▶ Input:
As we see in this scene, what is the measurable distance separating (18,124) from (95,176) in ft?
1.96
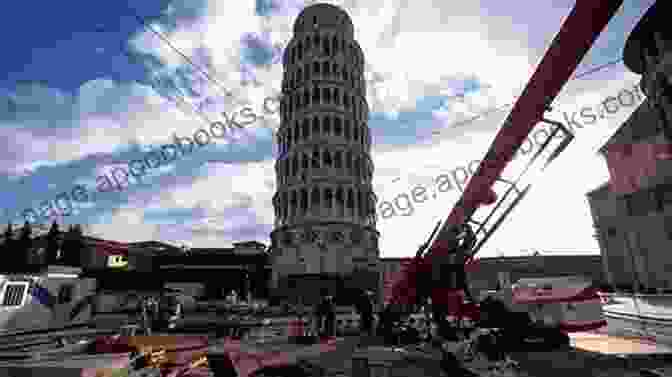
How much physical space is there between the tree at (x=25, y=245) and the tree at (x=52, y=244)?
2292 millimetres

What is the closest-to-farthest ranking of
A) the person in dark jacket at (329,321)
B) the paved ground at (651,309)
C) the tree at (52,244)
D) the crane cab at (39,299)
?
the paved ground at (651,309) → the person in dark jacket at (329,321) → the crane cab at (39,299) → the tree at (52,244)

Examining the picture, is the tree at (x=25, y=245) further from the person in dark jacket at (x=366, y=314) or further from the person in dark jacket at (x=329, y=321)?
the person in dark jacket at (x=366, y=314)

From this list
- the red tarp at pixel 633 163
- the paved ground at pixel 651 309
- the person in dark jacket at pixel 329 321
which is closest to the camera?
the paved ground at pixel 651 309

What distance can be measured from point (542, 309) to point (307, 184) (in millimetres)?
32030

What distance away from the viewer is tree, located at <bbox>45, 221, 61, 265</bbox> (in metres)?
50.6

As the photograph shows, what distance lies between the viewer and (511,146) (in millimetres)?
7816

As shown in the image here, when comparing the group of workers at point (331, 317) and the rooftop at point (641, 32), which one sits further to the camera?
the group of workers at point (331, 317)

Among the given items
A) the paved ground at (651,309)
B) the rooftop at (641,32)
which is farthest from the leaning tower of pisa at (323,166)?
the rooftop at (641,32)

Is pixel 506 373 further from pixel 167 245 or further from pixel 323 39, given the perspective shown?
pixel 167 245

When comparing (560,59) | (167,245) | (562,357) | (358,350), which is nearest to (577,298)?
(562,357)

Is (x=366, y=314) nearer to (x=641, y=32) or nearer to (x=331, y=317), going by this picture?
(x=331, y=317)

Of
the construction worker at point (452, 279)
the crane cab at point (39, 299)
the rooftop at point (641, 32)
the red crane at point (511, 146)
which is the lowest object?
the crane cab at point (39, 299)

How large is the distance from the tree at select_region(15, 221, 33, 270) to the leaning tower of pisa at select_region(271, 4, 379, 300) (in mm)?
38659

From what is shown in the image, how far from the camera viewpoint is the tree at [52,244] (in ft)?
166
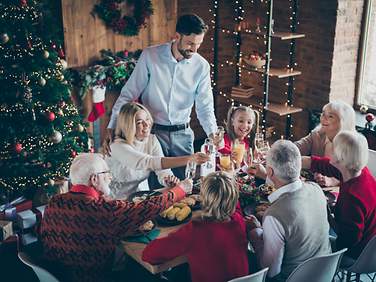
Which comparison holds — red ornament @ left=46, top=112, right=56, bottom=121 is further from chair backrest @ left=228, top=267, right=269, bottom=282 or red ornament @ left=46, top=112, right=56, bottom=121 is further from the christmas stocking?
chair backrest @ left=228, top=267, right=269, bottom=282

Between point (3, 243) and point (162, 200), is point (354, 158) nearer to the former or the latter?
point (162, 200)

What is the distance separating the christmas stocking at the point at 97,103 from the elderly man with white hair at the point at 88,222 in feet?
8.92

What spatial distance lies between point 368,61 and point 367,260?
10.4 feet

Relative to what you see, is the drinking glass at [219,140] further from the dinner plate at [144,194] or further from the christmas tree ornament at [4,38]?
the christmas tree ornament at [4,38]

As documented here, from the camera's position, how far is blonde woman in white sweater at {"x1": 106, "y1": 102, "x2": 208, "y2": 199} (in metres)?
3.38

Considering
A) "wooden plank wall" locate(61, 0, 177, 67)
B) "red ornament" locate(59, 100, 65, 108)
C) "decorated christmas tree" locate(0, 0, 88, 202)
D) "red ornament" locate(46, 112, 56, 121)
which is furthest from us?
"wooden plank wall" locate(61, 0, 177, 67)

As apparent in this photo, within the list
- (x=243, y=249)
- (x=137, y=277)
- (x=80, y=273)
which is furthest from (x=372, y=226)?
(x=80, y=273)

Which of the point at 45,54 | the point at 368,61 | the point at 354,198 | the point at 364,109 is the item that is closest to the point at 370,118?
the point at 364,109

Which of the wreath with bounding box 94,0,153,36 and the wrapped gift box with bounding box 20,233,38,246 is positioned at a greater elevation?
the wreath with bounding box 94,0,153,36

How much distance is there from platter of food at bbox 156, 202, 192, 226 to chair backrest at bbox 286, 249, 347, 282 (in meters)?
0.66

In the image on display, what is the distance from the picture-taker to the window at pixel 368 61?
541 centimetres

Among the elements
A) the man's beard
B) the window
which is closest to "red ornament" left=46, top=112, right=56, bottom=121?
the man's beard

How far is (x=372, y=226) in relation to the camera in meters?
2.87

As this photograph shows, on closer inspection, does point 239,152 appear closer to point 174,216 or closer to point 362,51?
point 174,216
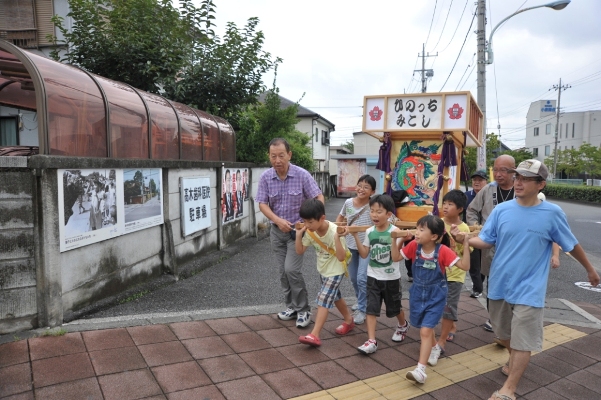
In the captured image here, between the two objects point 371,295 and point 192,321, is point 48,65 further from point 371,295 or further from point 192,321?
point 371,295

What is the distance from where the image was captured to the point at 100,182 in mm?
4688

▶ What to work on:
Reproduce all of the data above word for word, leaving out the picture lines.

▶ Written answer:
As we see in this scene, what is the measurable distance separating (18,124) from (95,176) in ft?
1.96
How much physical space is there between the tree at (x=25, y=245) and the tree at (x=52, y=244)?
2292 millimetres

What is the closest-to-farthest ranking of
A) the person in dark jacket at (329,321)
B) the paved ground at (651,309)
C) the tree at (52,244)
D) the crane cab at (39,299)
?
the paved ground at (651,309) → the person in dark jacket at (329,321) → the crane cab at (39,299) → the tree at (52,244)

Examining the picture, is the tree at (x=25, y=245) further from the person in dark jacket at (x=366, y=314) or further from the person in dark jacket at (x=329, y=321)?
the person in dark jacket at (x=366, y=314)

From this list
- the red tarp at pixel 633 163
- the paved ground at pixel 651 309
- the person in dark jacket at pixel 329 321
which is closest to the camera?
the paved ground at pixel 651 309

What distance can be measured from point (542, 309) to point (307, 184) (in millimetres)?
32030

What distance away from the viewer is tree, located at <bbox>45, 221, 61, 265</bbox> (in metres)?
50.6

As the photograph shows, what distance lies between the viewer and (511,146) (in millimetres)?
7816

As shown in the image here, when comparing the group of workers at point (331, 317) and the rooftop at point (641, 32), which one sits further to the camera?
the group of workers at point (331, 317)

Among the given items
A) the paved ground at (651,309)
B) the rooftop at (641,32)
which is farthest from the leaning tower of pisa at (323,166)?
the rooftop at (641,32)

Is pixel 506 373 further from pixel 167 245 or further from pixel 323 39, given the perspective shown?
pixel 167 245

When comparing (560,59) | (167,245) | (562,357) | (358,350), which is nearest to (577,298)?
(562,357)

Is (x=366, y=314) nearer to (x=641, y=32) or nearer to (x=331, y=317), going by this picture?
(x=331, y=317)

Of
the construction worker at point (452, 279)
the crane cab at point (39, 299)
the rooftop at point (641, 32)
the red crane at point (511, 146)
which is the lowest object?
the crane cab at point (39, 299)

How large is the distance from the tree at select_region(15, 221, 33, 270) to the leaning tower of pisa at select_region(271, 4, 379, 300) (in mm)?
38659

From what is shown in the image, how far from the camera viewpoint is the tree at [52,244] (in ft)?
166
Which comparison holds — red ornament @ left=46, top=112, right=56, bottom=121 is further from chair backrest @ left=228, top=267, right=269, bottom=282 or red ornament @ left=46, top=112, right=56, bottom=121 is further from the christmas stocking?
chair backrest @ left=228, top=267, right=269, bottom=282

Between point (3, 243) and point (162, 200), is point (354, 158) nearer to the former or the latter?
point (162, 200)

What is the distance separating the christmas stocking at the point at 97,103 from the elderly man with white hair at the point at 88,222 in feet?
8.92

What spatial distance lies between point 368,61 and point 367,260?
10.4 feet

Relative to what you see, is the drinking glass at [219,140] further from the dinner plate at [144,194] or further from the christmas tree ornament at [4,38]?
the christmas tree ornament at [4,38]

As documented here, from the camera's position, how far is blonde woman in white sweater at {"x1": 106, "y1": 102, "x2": 208, "y2": 199} (in metres)?
3.38

Considering
A) "wooden plank wall" locate(61, 0, 177, 67)
B) "red ornament" locate(59, 100, 65, 108)
C) "decorated christmas tree" locate(0, 0, 88, 202)
D) "red ornament" locate(46, 112, 56, 121)
which is furthest from us?
"wooden plank wall" locate(61, 0, 177, 67)

As apparent in this photo, within the list
- (x=243, y=249)
- (x=137, y=277)
- (x=80, y=273)
which is furthest from (x=372, y=226)?
(x=80, y=273)

Which of the point at 45,54 | the point at 368,61 | the point at 354,198 | the point at 364,109 is the item that is closest to the point at 370,118?
the point at 364,109

Which of the wreath with bounding box 94,0,153,36 and the wrapped gift box with bounding box 20,233,38,246 is positioned at a greater elevation?
the wreath with bounding box 94,0,153,36

How much distance is there from platter of food at bbox 156, 202, 192, 226 to chair backrest at bbox 286, 249, 347, 282 (in meters)?
0.66

In the image on display, what is the distance from the picture-taker to the window at pixel 368 61?
541 centimetres

Among the elements
A) the man's beard
B) the window
which is closest to "red ornament" left=46, top=112, right=56, bottom=121?
the man's beard

How far is (x=372, y=226) in relation to the camera in meters?
2.87

As this photograph shows, on closer inspection, does point 239,152 appear closer to point 174,216 or closer to point 362,51?
point 174,216
In the captured image here, between the two objects point 371,295 and point 192,321, is point 48,65 further from point 371,295 or further from point 192,321?
point 371,295

What is the distance from where the image was captured to the point at 100,182 in mm?
4688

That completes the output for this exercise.